Saying the Poverty Word, and Doing Something About It.
Fifteen years ago I was told by a program officer at a major national foundation that I should never say the word “poverty” in meetings at her foundation. She lectured me that her board and the leadership were tired of hearing about poverty, that there was nothing that really could be done, and talking about poverty was so yesterday. She was anxious to hear about social entrepreneurship, innovation, and anything else that would be new and fresh and exciting, but not poverty.
In these fifteen years, with poverty largely out of the public vocabulary and public policy discussion, we have not made long term progress, including reducing child poverty. Despite the relatively good news this week in the 2015 Current Population Survey data, 1 in 5 children still live in poverty. Roughly 1 in every 2 children live in households with incomes less than two times the poverty level. The number of children who live in deep poverty – with household incomes below half the poverty level – is over 6 million.
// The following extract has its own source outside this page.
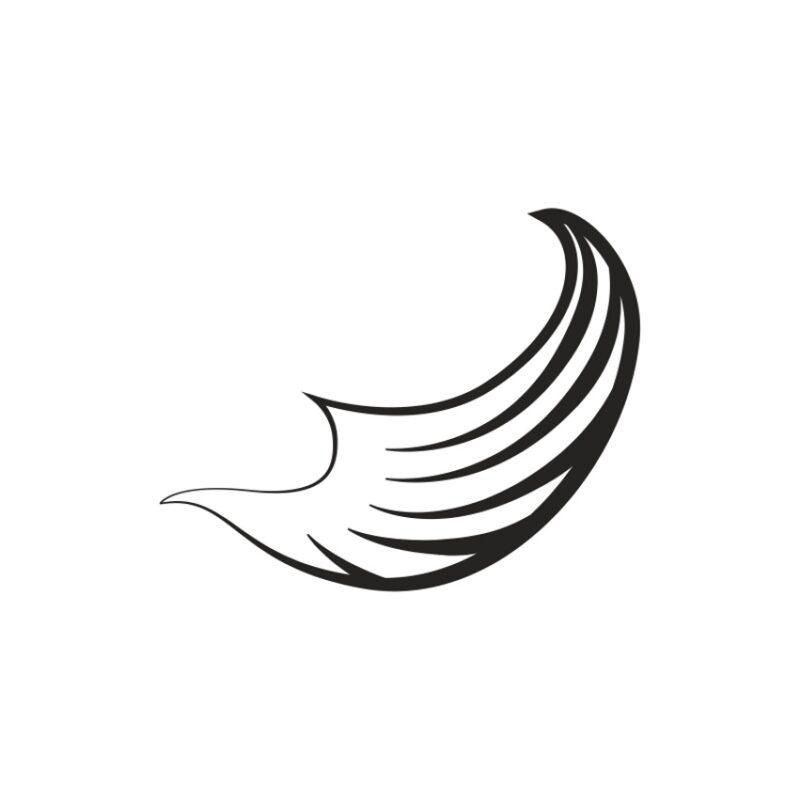 Wings Vector 6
Federal and state support for children overall, as well as children in poverty, has dropped precipitously during this time period. Under current federal policy, the Urban Institute has estimated that spending on children will decline further in the foreseeable future. Overall, for example, the Urban Institute estimates that federal spending on children as a percent of gross domestic product (GDP) is projected to drop from 2.1 percent to 1.7 percent by 2025.
A largely invisible shift in assistance for families with children has occurred as a result of the declining commitment of states to public assistance — what we used to call welfare. “Welfare reform,” more formally known as the Personal Responsibility and Work Opportunity Act, created a new program, Temporary Assistance for Needy Families (TANF), designed to encourage work and motivate parents to rely on assistance for only a transitional period. Whatever the good intentions, TANF has evolved to the point where very little cash assistance is actually going to families with children in poverty. States have limited eligibility, reduced real benefit levels, and shifted federal monies to other purposes unrelated to child poverty. Now, the magnitude of the TANF effect on reducing child poverty is actually quite modest, estimated by ASPE to be in the range of a half of a percentage point in the child poverty rate. 
A dramatic measure of this shift away from cash assistance for children in poverty is captured by the change in the ratio of families receiving TANF cash assistance to the number of families in poverty in individual states. The Center on Budget and Policy Priorities has estimated that the ratio of families in poverty who receive cash assistance from TANF has dropped from 68 for every 100 families in poverty in 1996 (when the program was implemented) to only 23 percent in 2014. The support for children and families in poverty in some states is extremely low. Twelve states provide TANF assistance to less than ten percent of their families in poverty. In Texas, only 5 families out of every 100 in poverty receive TANF assistance.
As federal and state policy for children in poverty has headed in one direction, our understanding of the experience, consequences, and effective interventions for poverty has headed in the other. We have learned more and more about the consequences of poverty as well as the opportunities for evidence-based poverty policy. We know more, but are doing less.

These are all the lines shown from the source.